#### Exercise aim
Leave out every picture, and restate word for word only the lines from the one containing "How widely are" through the end of the material.

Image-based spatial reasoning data
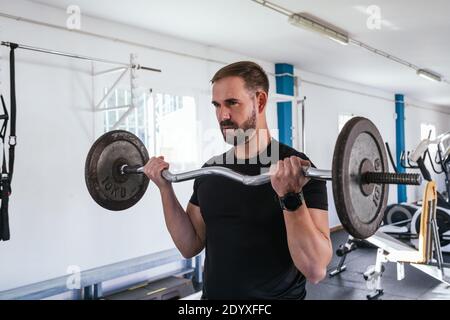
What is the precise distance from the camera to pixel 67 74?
300 centimetres

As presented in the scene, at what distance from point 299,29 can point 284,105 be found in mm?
1394

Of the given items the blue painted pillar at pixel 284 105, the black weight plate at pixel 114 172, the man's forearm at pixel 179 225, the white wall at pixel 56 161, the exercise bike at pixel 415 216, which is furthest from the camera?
the blue painted pillar at pixel 284 105

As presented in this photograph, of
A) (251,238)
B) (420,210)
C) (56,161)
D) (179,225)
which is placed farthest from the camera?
(420,210)

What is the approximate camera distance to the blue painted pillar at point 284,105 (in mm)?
5035

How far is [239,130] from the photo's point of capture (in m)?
1.08

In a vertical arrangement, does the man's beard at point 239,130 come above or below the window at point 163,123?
below

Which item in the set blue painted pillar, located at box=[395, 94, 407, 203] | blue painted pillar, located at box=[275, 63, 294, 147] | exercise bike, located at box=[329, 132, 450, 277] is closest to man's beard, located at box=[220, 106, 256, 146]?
exercise bike, located at box=[329, 132, 450, 277]

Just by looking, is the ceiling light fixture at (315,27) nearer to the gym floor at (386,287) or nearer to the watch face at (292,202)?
the gym floor at (386,287)

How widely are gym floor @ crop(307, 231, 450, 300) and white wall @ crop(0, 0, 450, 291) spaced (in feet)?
4.58

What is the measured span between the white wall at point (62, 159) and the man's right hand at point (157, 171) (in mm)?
1775

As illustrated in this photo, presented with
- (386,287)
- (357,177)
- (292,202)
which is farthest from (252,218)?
(386,287)

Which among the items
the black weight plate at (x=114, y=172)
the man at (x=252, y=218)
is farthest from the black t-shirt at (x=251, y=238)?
the black weight plate at (x=114, y=172)

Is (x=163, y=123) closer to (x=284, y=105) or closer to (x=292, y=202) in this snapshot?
(x=284, y=105)

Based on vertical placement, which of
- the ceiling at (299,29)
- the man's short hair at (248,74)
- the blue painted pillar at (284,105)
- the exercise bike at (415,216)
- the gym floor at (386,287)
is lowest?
the gym floor at (386,287)
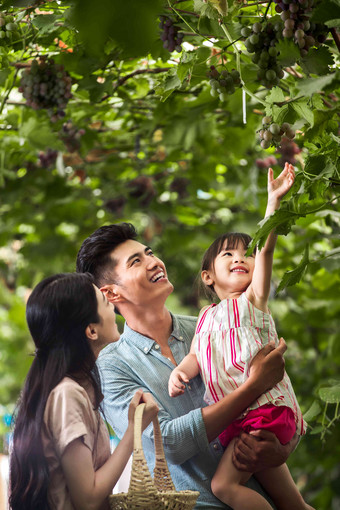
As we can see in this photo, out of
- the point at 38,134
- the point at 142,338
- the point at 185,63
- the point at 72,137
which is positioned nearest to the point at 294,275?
the point at 142,338

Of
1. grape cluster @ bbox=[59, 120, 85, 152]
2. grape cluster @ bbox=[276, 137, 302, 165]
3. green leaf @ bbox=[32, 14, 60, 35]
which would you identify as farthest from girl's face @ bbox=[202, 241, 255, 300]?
grape cluster @ bbox=[59, 120, 85, 152]

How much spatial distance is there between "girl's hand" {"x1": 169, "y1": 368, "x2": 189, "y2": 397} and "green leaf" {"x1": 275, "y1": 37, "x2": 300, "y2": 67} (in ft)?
1.58

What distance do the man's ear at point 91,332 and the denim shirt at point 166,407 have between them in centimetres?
5

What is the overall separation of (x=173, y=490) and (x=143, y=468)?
0.07m

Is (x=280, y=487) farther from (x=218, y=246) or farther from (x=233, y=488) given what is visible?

#### Task output
How widely are gym floor @ crop(307, 231, 450, 300) and white wall @ crop(0, 0, 450, 291) spaced (in feet)?
4.58

What is the measured span between the white wall at point (62, 159) and the man's right hand at point (157, 171) (in mm)?
1775

As illustrated in this photo, presented with
- (386,287)
- (357,177)
- (292,202)
which is farthest from (252,218)?
(386,287)

Which among the items
the black weight plate at (x=114, y=172)
the man at (x=252, y=218)
is farthest from the black t-shirt at (x=251, y=238)?
the black weight plate at (x=114, y=172)

Is (x=163, y=123) closer to (x=284, y=105) or closer to (x=292, y=202) in this snapshot?
(x=284, y=105)

Based on vertical placement, which of
- the ceiling at (299,29)
- the man's short hair at (248,74)
- the blue painted pillar at (284,105)
- the exercise bike at (415,216)
- the gym floor at (386,287)
is lowest?
the gym floor at (386,287)
As we can see in this photo, out of
- the point at 38,134
- the point at 142,338
- the point at 185,63
- the point at 72,137
which is positioned nearest to the point at 294,275?
the point at 142,338

Of
1. grape cluster @ bbox=[59, 120, 85, 152]
2. grape cluster @ bbox=[276, 137, 302, 165]
3. green leaf @ bbox=[32, 14, 60, 35]
which would you identify as farthest from girl's face @ bbox=[202, 241, 255, 300]?
grape cluster @ bbox=[59, 120, 85, 152]

How much spatial distance is there between "girl's hand" {"x1": 169, "y1": 368, "x2": 189, "y2": 397} and "green leaf" {"x1": 275, "y1": 37, "x2": 300, "y2": 67} (in ft)?
1.58

What distance do the man's ear at point 91,332 and the denim shirt at point 166,407 have between them in centimetres?
5

What is the overall separation of (x=173, y=490) and (x=143, y=468)?
0.07m

Is (x=280, y=487) farther from (x=218, y=246) or farther from (x=233, y=488) given what is visible?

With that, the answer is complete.